Other experts agree and think Indian authorities are right in exercising caution before throwing the doors wide open to global bond buyers.

“We cannot afford what happened in Southeast Asia or Russia, when foreign investors withdrew large amounts of money, ravaging those economies,” said Kotak Mahindra Asset Management's Nilesh Shah, referring to the Asian Crisis and Russian default of 1997-98. 

Shah said India should open its bond markets further only if it wants to be part of the global bond indices tracked by international investors, he added.

“But there is no room for incremental steps – that decision requires a big push and an acceptance of conditions that can make foreign investors more comfortable about making India a part of their core allocations,” he said.

Swing allocations, where money is invested when things look good and pulled out when things start to turn bad, will hurt an economy much more, Shah said.

That will require engaging with major index providers more intensively, as China did before its equities were included in global equity indices such as the MSCI.
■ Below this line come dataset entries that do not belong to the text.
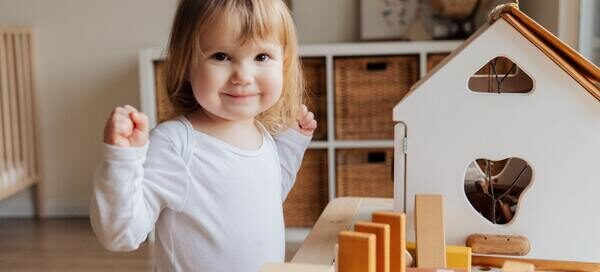 signs of adhd in toddlers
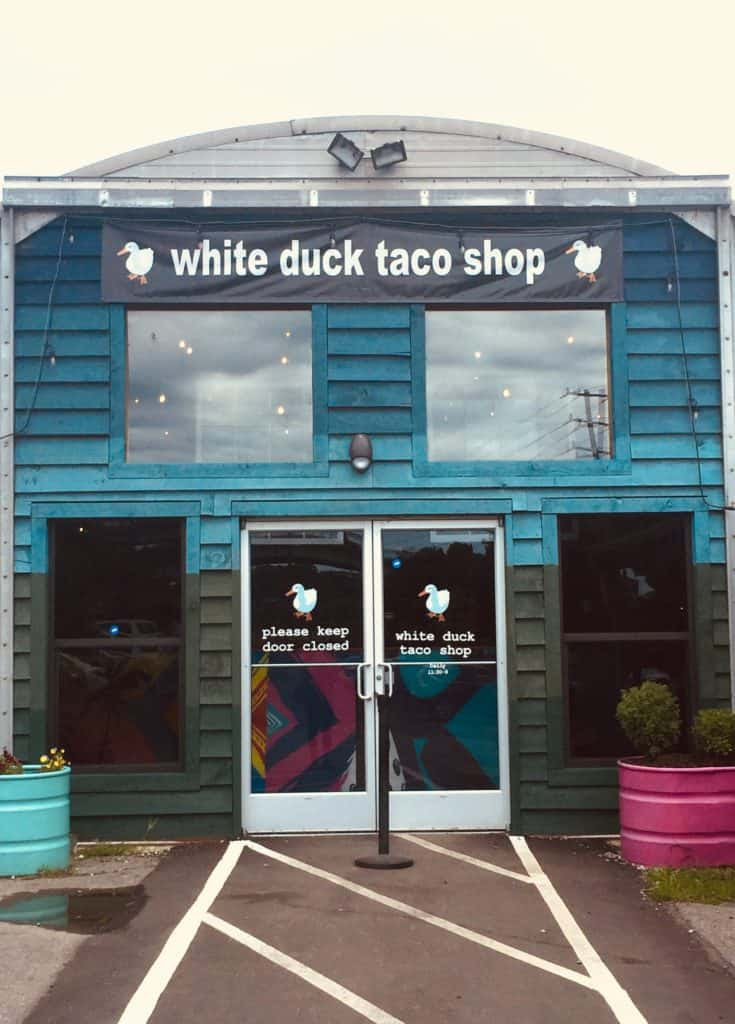 asheville white duck taco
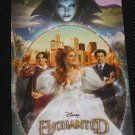 Disney ENCHANTED by Jasmine Jones (2007, Paperback) 8 Movie Photo Pages BRAND NEW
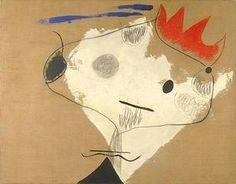 Joan Miró – Peintre espagnol – Des éléments de biographie et quelques oeuvres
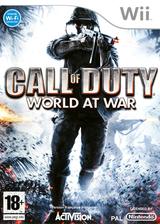 Call of Duty:World at War pochette Wii (RVYD52)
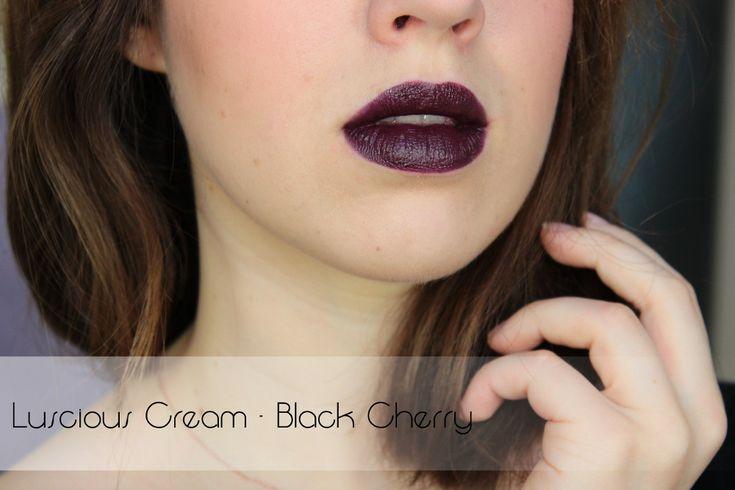 Dunkle Lippen - voll im Trend! (Kiko Haul) - Cream's Beauty Blog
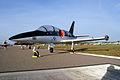 Aero Vodochody L-39C Albatros N150XX Roman86 BSY LSideFront SNF 04April2014 (14586331005).jpg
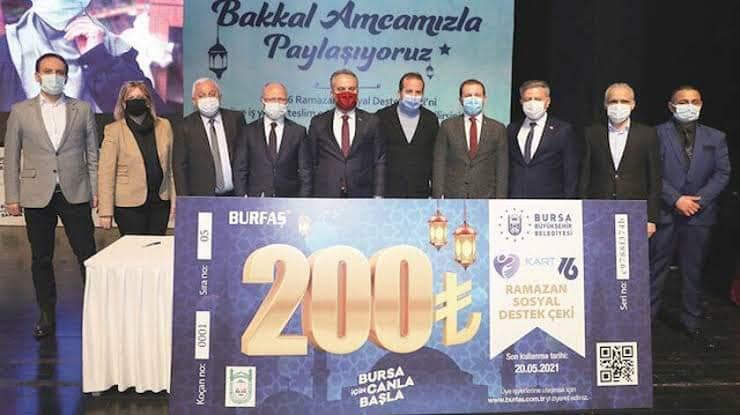 Bursa'da o esnafın yüzü güldü! Ciroları yüzde 30 arttı…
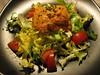 Mariona_Ensalada de bacalao marinado, escarola y romesco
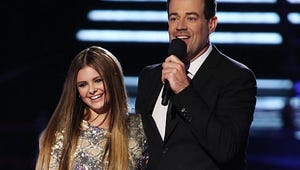 Ratings: Voice Hits Finale Low; Hostages Rises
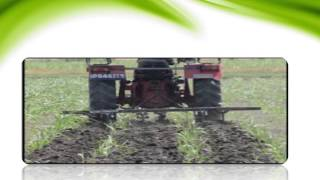 Agricultural Engineering Seminar PPT(Farm Power and Machinery)-1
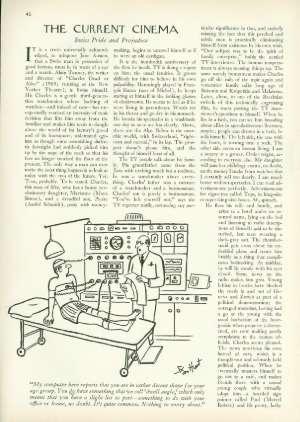 September 2, 1972 P. 46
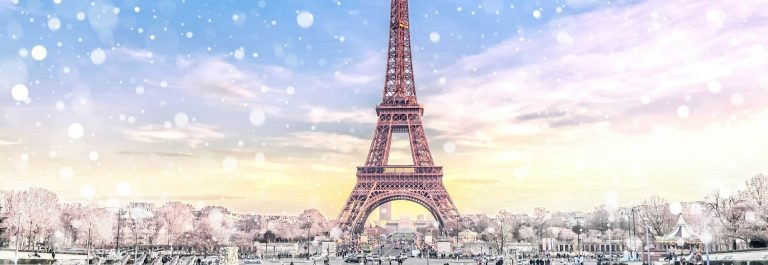 christmas_paris_721736788_1920x1280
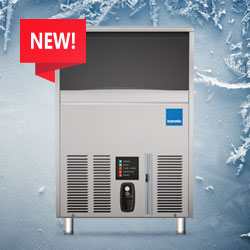 Icematic F Series Self Contained Under Counter Ice Flakers, New Models Available, Made In Italy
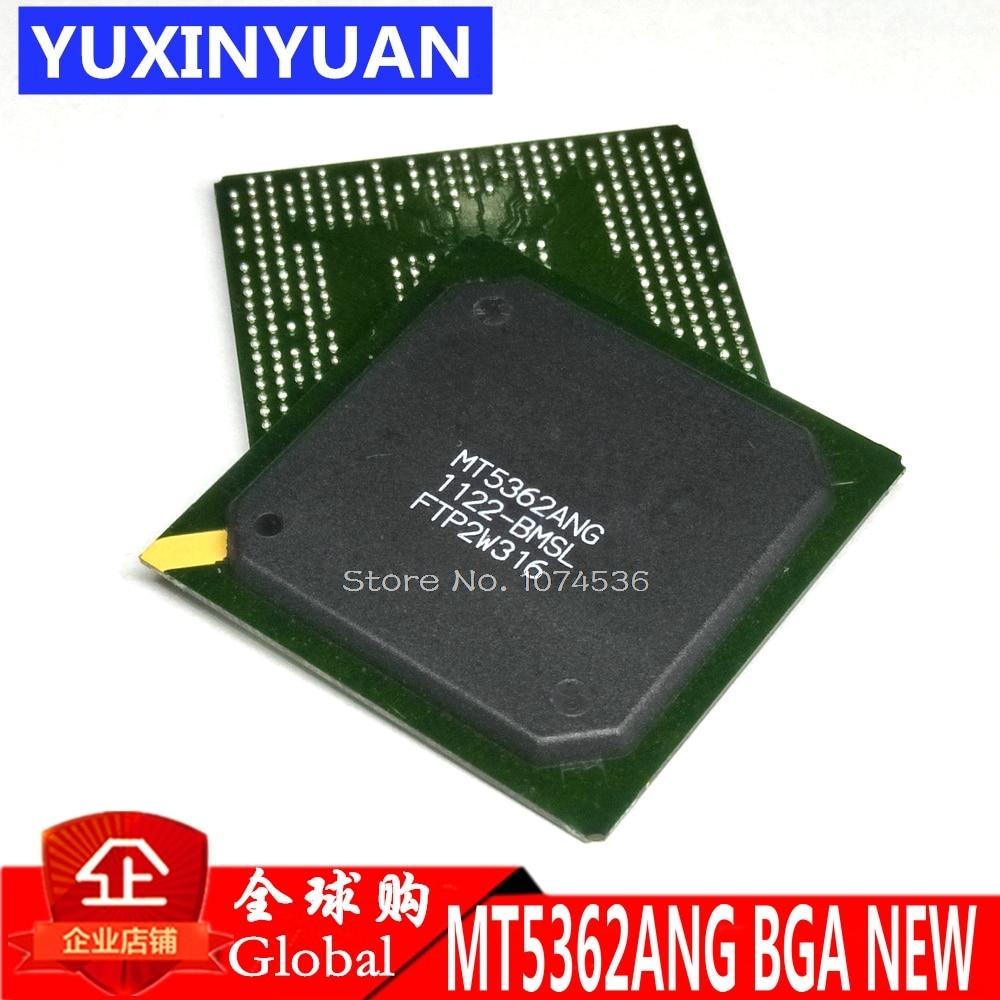 1PCS IC Grand BGA LGE3556C LGE3556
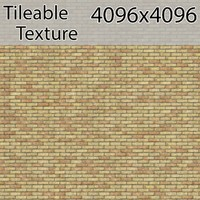 Perfectly Seamless Texture Brick 00070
For now, few experts think the Indian authorities are thinking about index inclusion, partly because they say India has historically only tended to introduce reforms when compelled by events rather than as a result of forward planning. As one local market observer who declined to be named put it: "The authorities only take action when their backs are pushed against the wall.”

Since the bond markets, while challenged, are not in dire straits, it seems premature to expect any major policy changes.